Growing up, I was taught that houses and a home were different. I think that logic would apply here. Coming from a person who wanted nothing more than to "bat a thousand," (Innocent euphemism for wanting to make my first girlfriend my first wife.) with his first girlfriend, it never came to fruition. Just two months ago, I wept and I wept over it. Thinking some part of me left, thinking I'd never be the same. Forever bitter, vengeful. As time went by, the weight lessened and lessened. I wasn't clenching my fists at the thought of her with someone else or throwing her gifted hat across the room in a fit of random, inexplicable anger...(Inexplicable because I would just randomly get angry at the thought of her.)...a part of me had come to realize, the woman that I wanted a home with, was never a home at all.
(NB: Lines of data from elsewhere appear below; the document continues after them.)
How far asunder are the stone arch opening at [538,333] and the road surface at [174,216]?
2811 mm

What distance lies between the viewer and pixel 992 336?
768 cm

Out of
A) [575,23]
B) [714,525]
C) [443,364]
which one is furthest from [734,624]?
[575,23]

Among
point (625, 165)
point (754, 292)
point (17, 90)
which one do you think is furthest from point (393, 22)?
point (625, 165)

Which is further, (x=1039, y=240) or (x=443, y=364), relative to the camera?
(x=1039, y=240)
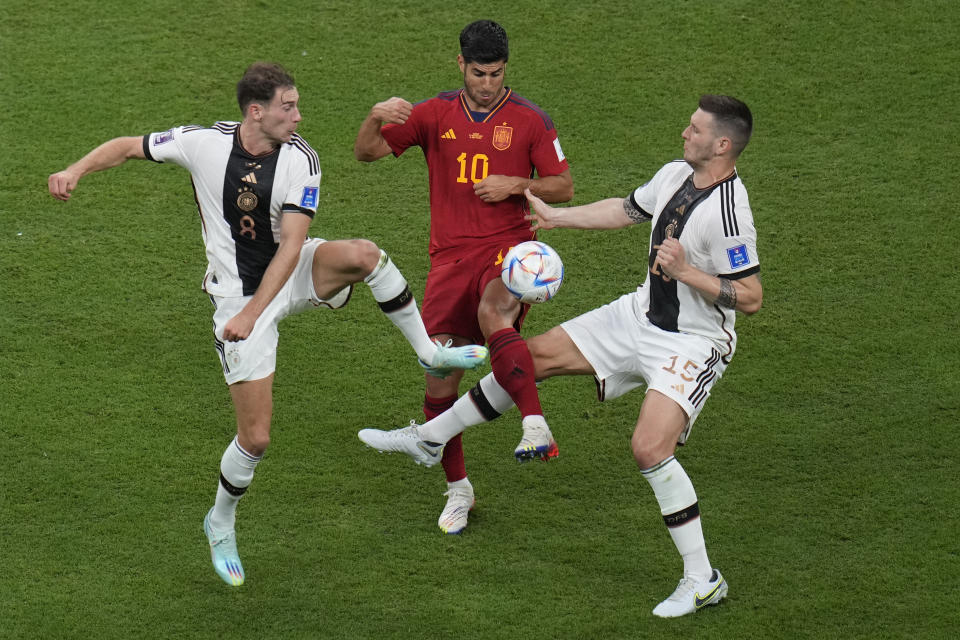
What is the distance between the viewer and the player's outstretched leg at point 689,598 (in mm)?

You make the best of your abilities, with the rooms and closets you were given. The skeletons, the cobwebs, the dust bunnies, and broken cabinets. But you can try and fix these things, ignore these things, make them into something else. You cannot fix your house if you're on a hill with bad foundation though. Year by year, your home is slipping. When it rains, it slips under the space of your front door and slips through the cracks of your windowpane. You want to move out yet refuse because it's all you know. Yet when your house finally slips into a deep mudslide, you may realize it was time to leave if you're awake to see it.
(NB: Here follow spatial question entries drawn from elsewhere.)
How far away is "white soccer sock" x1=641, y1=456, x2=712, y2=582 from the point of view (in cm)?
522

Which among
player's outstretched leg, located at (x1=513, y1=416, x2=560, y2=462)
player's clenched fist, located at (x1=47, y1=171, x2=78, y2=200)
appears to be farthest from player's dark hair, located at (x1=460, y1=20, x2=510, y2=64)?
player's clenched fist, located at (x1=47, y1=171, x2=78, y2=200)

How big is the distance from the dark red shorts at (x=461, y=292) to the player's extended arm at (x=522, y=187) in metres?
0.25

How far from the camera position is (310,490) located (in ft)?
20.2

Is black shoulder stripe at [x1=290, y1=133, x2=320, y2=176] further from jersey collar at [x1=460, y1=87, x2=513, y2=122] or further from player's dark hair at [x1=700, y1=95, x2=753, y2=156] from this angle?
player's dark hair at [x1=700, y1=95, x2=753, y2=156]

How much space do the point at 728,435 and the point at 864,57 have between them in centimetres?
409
We find ourselves in different things and people. We take comfort in knowing that there are people who can understand our struggle. And while these people are not romantic interests, they help take the burden off. They're not a home, but they are an apartment in the city. A place where you can reside and lean on for years to come. Some people even make an apartment a permanent residence. Can't quite have a yard or a swing set for your future children, but it's comfortable, makes you happy. It doesn't necessarily have all of your heart, but it treats it so much better than that mudslide of a home. You love your apartment. You buy it after college and chill in it. But eventually, you move away from this place in search of something a bit cozier.

But until you find the right home, enjoy the apartments of others. Your close, close friends. People who you know you can go to with reprieve. Enjoy their company, love them. Be with them. You shall find your home, yet.

Ultimately, we try to find ourselves in different people. But no one takes ourselves from our spirit. They may be a second skin, but if the skin is cut and bruised, perhaps it is not the way to go. But that's what makes love, both platonic and romantic, such a difficult thing to curb. It's not easy to understand. We love and we lose, we fall and stand. But that is the beauty of this entire thing you created, this title. The conglomeration.

There are some things that we can control, some things that we know like the back of our hands. But before all, we must know our minds and our hearts. When we find ourselves, our true selves, no one will have a chokehold on our spirit.